Monday, March 11, 2013

37 & 38 weeks!


what’s new with baby: baby girl is cooked. she needs to get out. okay, in reality she's about 6.8 pounds and 19 and 1/2 inches long. but seriously, she's ready. or i'm ready and she's nice and cozy in there. 

what’s new with mom: mom is pooped. i've been nesting endlessly, finishing up training for my job, and fighting a sinus infection for over a week. i started feeling crappy half way through my 37th week, and it seriously has continued for a week and a half. it is better, but i'm still blowing my nose. last weekend (my birthday weekend!) i barely left the couch. it was awful. ugh. so that was fun. and 2 days this past week were spent in training all. day. long. all day long and an hour and a half away. all day long and an hour and a half away and blowing my nose. okay i'm done. my ankles have been swelling on and off the past couple weeks which has been bothering me, but the doctor says everything is okay. at my 37 week appointment my blood pressure was a little high so i was nervous about that, but the doctor assured me it was fine, and then at my 38 week appointment (on my birthday - i made josh go to this one!) olivia's heart rate was super fast, but after sitting on a monitor for 20 minutes the doctor assured me that that too, was fine. she was just really active and i had taken some sinus medicine so that could have hyped her up. so really everything is going pretty well, even if i am uncomfortable and whiny and so ready for olivia to come out! 

wardrobe: 

cravings: nothing in particular or out of the ordinary. probably more sweets and stuff i shouldn't really eat. i finally spotted some girl scouts yesterday and ended up getting 3 boxes of cookies. yum. sadly you don't get very many in a $4 box! 

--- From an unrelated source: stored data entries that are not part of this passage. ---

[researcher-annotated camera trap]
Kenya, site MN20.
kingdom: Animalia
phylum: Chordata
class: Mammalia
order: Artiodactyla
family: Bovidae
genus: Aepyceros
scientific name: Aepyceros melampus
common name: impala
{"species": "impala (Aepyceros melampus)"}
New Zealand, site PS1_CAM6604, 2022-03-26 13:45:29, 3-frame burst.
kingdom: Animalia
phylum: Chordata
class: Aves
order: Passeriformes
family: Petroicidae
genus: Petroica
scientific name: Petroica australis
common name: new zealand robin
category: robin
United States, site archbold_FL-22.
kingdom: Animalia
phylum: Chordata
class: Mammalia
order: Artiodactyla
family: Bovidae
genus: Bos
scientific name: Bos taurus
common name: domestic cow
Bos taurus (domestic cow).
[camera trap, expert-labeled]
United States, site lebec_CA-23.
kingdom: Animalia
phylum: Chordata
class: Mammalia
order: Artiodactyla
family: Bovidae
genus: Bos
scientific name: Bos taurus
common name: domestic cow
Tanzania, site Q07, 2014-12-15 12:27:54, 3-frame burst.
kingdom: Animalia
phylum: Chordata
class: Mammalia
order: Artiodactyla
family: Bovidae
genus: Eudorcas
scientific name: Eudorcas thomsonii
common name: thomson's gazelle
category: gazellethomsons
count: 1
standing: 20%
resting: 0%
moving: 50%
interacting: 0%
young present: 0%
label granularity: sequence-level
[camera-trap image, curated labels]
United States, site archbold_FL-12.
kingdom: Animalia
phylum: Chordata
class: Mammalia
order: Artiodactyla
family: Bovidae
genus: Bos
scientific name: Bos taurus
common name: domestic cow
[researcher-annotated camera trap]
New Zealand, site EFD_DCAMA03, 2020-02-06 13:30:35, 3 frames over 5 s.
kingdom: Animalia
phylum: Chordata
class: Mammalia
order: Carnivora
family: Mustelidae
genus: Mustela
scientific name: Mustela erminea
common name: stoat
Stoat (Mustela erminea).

anything hard? definitely not feeling well has made these couple weeks rough. and i am uncomfortable and worn out. it is very difficult to rest with this nesting instinct! it's amazing what's dirty when you're nesting! after 2 exhausting days of training i thought i would rest but i ended up dusting and vacuuming the whole apartment and organizing a bunch of stuff. and a couple days ago i found myself randomly cleaning the inside and outside of my garbage can. and i've been finding uses for all of the attachments on my vacuum all over the house! ugh. i guess i am getting a lot accomplished though! in all seriousness, it seems that things are going well and olivia is quite happy in there. 

best moment(s) of the week: hmm... despite not feeling well, i did enjoy a yummy thai dinner with friends for my birthday, and a prenatal massage and a yummy pizza date with josh on my actual birthday! that massage was quite wonderful. i had been holding onto a massage envy gift card for over a year, and while i'm not quite sure why it took me so long to use it, i'm glad i had it when i've been quite uncomfortable. (i didn't mention it - but i can barely sleep past 5 without having to get up and move to the couch so i can sit with the heating pad on my back!)